Referring again to FIG. 1, according to the prior art, a digital
camera 14 is connected to a computer 16 by way of a direct cable
connection indicated by line 28 making a direct cable connection
from the camera connector 29 to the PC connector 26. In this manner,
unsecure camera data is directly transferred to a PC 16. An unauthorized
user could then easily modify the data with the PC 16. The method
and apparatus of the present invention solves this problem by first
transferring the camera data to the secure storage device 10, which
automatically secures the data. Two alternate embodiments of the
present invention are also shown in FIG. 1.
A first alternate embodiment includes a secure data transfer device
30 having an input cable assembly 32 for making a connection from
the camera 14 connector 29 to a security device 34. The security
device 34 performs the same or similar operations as those discussed
in reference to device 10 for securing the image data, and outputs
the data to the PC 16 through an output cable 36, which in operation
is connected to connector 26 of PC 16. The device 34 is programmable,
and can receive additional data in the same manner as device 10,
by connection to a computer through either cable assembly 32 or
36, or alternatively through a connector 38, or by way of a PCMCIA
card through a PCMCIA card slot 40.
The second alternative embodiment, also shown in FIG. 1, includes
a wireless secure data transfer device 42, including a security
device 44 that can be connected to a camera 14 by way of a cable
assembly 46. The device 42 is programmable and receives additional
data either from a PC through cable assembly 46 or connector 48,
or by way of a PCMCIA card through slot 50. The device 44 includes
a transceiver having a modulated infrared transmitter portion for
generation of an infrared signal 52 for transmission of data to
an infrared transceiver 54 which receives and demodulates the signal,
and outputs the data to the computer 16 through a cable assembly
56. The transceiver properties of device 44 and transceiver 54 in
addition allow for programming and other data to flow from PC 16
to device 44 through the wireless infrared connection.

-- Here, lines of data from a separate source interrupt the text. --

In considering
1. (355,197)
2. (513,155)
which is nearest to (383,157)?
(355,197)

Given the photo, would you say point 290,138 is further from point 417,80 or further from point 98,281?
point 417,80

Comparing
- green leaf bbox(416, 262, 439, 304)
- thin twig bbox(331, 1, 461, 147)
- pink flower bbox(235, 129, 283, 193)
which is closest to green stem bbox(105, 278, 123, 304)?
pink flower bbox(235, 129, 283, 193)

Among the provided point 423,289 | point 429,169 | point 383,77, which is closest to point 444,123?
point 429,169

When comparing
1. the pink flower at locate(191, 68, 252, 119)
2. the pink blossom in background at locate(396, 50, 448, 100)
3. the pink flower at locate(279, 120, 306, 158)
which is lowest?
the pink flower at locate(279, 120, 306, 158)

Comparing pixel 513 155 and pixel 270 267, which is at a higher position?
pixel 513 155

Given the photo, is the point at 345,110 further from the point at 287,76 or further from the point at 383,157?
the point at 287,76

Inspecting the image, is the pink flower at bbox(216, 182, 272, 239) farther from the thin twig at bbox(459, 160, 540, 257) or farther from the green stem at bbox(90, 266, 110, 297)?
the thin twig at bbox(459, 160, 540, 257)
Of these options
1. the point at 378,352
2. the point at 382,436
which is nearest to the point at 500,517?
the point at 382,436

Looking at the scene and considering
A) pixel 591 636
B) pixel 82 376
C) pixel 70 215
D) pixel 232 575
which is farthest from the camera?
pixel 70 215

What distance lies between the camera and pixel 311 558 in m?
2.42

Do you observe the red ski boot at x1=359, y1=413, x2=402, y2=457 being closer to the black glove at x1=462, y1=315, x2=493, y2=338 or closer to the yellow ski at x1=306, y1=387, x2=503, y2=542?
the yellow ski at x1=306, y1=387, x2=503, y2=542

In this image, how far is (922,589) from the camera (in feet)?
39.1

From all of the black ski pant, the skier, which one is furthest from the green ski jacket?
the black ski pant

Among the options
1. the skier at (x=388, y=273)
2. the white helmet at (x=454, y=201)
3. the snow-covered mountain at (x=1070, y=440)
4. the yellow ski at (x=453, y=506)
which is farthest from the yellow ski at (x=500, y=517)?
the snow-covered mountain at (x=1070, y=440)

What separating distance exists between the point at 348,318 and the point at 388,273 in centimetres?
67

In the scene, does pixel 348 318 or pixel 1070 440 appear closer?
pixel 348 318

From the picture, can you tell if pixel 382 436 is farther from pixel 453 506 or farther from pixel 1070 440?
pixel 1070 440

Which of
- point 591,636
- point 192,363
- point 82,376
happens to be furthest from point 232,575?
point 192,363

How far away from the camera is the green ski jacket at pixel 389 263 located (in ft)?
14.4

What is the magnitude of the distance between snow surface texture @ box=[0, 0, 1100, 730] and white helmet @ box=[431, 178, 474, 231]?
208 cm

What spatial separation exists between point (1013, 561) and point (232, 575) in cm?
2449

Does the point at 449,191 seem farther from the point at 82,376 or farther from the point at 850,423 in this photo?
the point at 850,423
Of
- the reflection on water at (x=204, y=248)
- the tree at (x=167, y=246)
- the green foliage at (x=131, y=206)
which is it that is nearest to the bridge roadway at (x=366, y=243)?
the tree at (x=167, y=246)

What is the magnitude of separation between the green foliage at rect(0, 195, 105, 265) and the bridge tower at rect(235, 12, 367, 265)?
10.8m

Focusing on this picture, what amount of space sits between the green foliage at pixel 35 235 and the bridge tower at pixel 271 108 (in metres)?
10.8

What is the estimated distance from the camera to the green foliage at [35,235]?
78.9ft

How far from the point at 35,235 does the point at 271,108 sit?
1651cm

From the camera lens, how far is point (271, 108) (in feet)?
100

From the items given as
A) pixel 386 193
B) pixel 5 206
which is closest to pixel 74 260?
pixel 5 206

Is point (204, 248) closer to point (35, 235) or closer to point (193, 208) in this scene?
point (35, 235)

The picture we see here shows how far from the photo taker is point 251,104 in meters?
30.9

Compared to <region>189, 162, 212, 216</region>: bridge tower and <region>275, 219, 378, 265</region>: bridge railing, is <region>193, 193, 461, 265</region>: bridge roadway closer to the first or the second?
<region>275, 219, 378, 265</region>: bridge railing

In all of the above embodiments, the devices 10, 30 and 42 present
a standard interface to the camera 14 and PC 16. From the camera's
point of view, the communication appears as if a direct connection
is made to the PC. Similarly, the PC observes a connection that
appears to be directly to the camera. This feature of transparency
of the devices 10, 30, 42 allows the apparatus and method of the
present invention to apply to any digital camera and any PC that
is programmed to receive digital camera data. The security is performed
inside the device 10, 30, 42 and has no effect on the camera or
PC.
The computer 16 of FIG. 1 represents a destination to which the
camera data is being transferred. Although a PC is illustrated,
this destination can be any computerized network, system, etc. capable
of receiving the data. FIG. 1 also shows a second destination 57
with a data input connection 59. The second destination 57 is shown
to illustrate an important alternate embodiment of the method of
the present invention, wherein a user can hook the output of device
10, 30, or 42 to a first destination 16 to download a first set
of data, for example encrypted authentication data, and then to
the second destination 57 to download a second set of data, which
for example could be authenticated image data.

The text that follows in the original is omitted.